GAO: AMC overstated savings from job reductions
The outsourcing of the two software centers is part of the Army Materiel Command's larger effort to free up money for modernization. But faulty accounting may have led the Army to overstate by hundreds of millions of dollars the amount of savings likely to result from instituting best business practices and eliminating government jobs, according to a report the General Accounting Office released last month.
The outsourcing of the two software centers is part of the Army Materiel Command's larger effort to free up money for modernization. But faulty accounting may have led the Army to overstate by hundreds of millions of dollars the amount of savings likely to result from instituting best business practices and eliminating government jobs, according to a report the General Accounting Office released last month.

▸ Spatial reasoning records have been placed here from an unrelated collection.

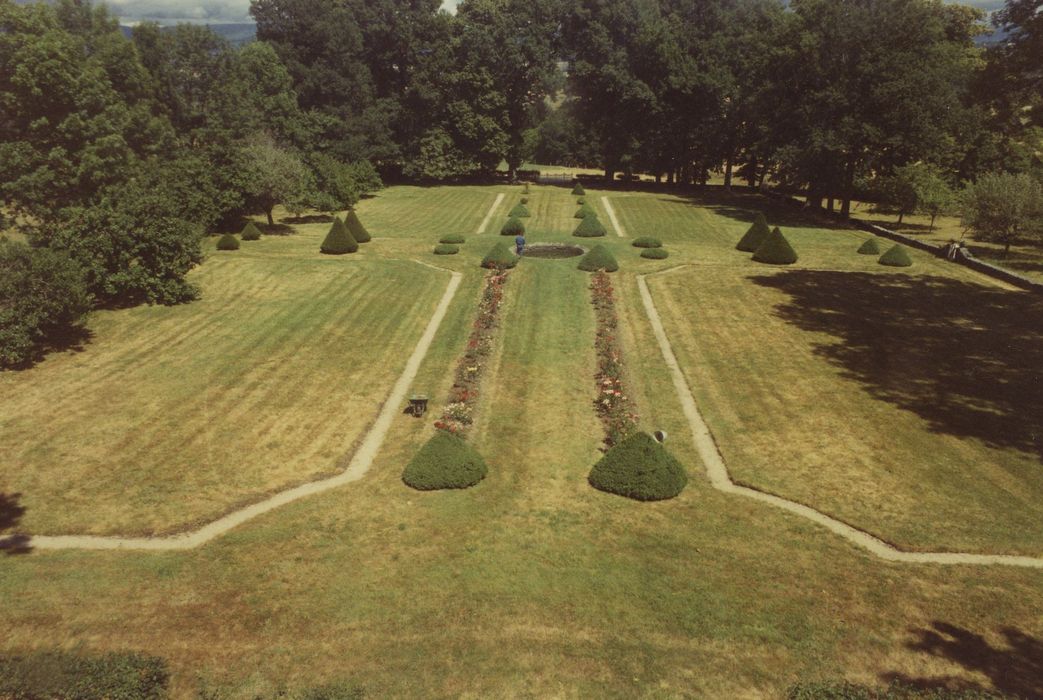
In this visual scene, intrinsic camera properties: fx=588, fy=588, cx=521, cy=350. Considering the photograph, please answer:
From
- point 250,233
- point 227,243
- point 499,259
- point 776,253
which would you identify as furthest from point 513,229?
point 227,243

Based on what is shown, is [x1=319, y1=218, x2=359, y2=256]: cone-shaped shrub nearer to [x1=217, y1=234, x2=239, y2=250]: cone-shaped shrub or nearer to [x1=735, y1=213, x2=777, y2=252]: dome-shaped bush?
[x1=217, y1=234, x2=239, y2=250]: cone-shaped shrub

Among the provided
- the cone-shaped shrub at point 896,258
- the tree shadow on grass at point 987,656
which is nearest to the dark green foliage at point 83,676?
the tree shadow on grass at point 987,656

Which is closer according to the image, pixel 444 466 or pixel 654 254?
pixel 444 466

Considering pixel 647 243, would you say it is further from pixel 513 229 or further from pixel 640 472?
pixel 640 472

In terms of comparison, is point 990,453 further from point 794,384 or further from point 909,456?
point 794,384

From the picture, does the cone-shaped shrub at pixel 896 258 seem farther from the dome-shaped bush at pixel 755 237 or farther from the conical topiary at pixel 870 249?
the dome-shaped bush at pixel 755 237

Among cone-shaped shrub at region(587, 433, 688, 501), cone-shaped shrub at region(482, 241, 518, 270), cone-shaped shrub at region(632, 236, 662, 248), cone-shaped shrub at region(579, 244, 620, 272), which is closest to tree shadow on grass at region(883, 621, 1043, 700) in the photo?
cone-shaped shrub at region(587, 433, 688, 501)

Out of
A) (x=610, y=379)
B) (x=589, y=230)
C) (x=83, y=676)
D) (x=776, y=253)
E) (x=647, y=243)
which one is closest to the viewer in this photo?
(x=83, y=676)
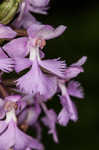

According to the report, "Status of Efforts to Implement Personnel Reductions in the Army Materiel Command," AMC's plan to eliminate 8,530 civilian positions throughout many of its depots and research and testing facilities by fiscal 2004, as well as its initiatives to re-engineer its business practices, will fall short of reaching the Army's goal of $1.4 billion in savings.
GAO's study determined that the Army relied on an erroneous increase in civilian salary costs for the average employee. For example, the Army assumed that average civilian pay would increase by 2 percent each year between 1999 and 2005, except during fiscal 2001, when pay would increase by 14 percent. According to GAO, "Had the Army applied a 2 percent increase consistently...we estimate that the total savings would be reduced by about $52 million."
GAO also found that AMC had counted $182.6 million in savings from eliminating positions funded through organizations other than AMC. "While this will reduce personnel levels in AMC, the dollar savings will accrue to other organizations," GAO said.
AMC undertook the personnel reduction plan as a result of the 1997 Quadrennial Defense Review, which directed the Army to reduce personnel servicewide to free up money for critical modernization programs. By fiscal 2004, the QDR will reduce the number of AMC personnel from 102,000 to about 48,000, according to GAO.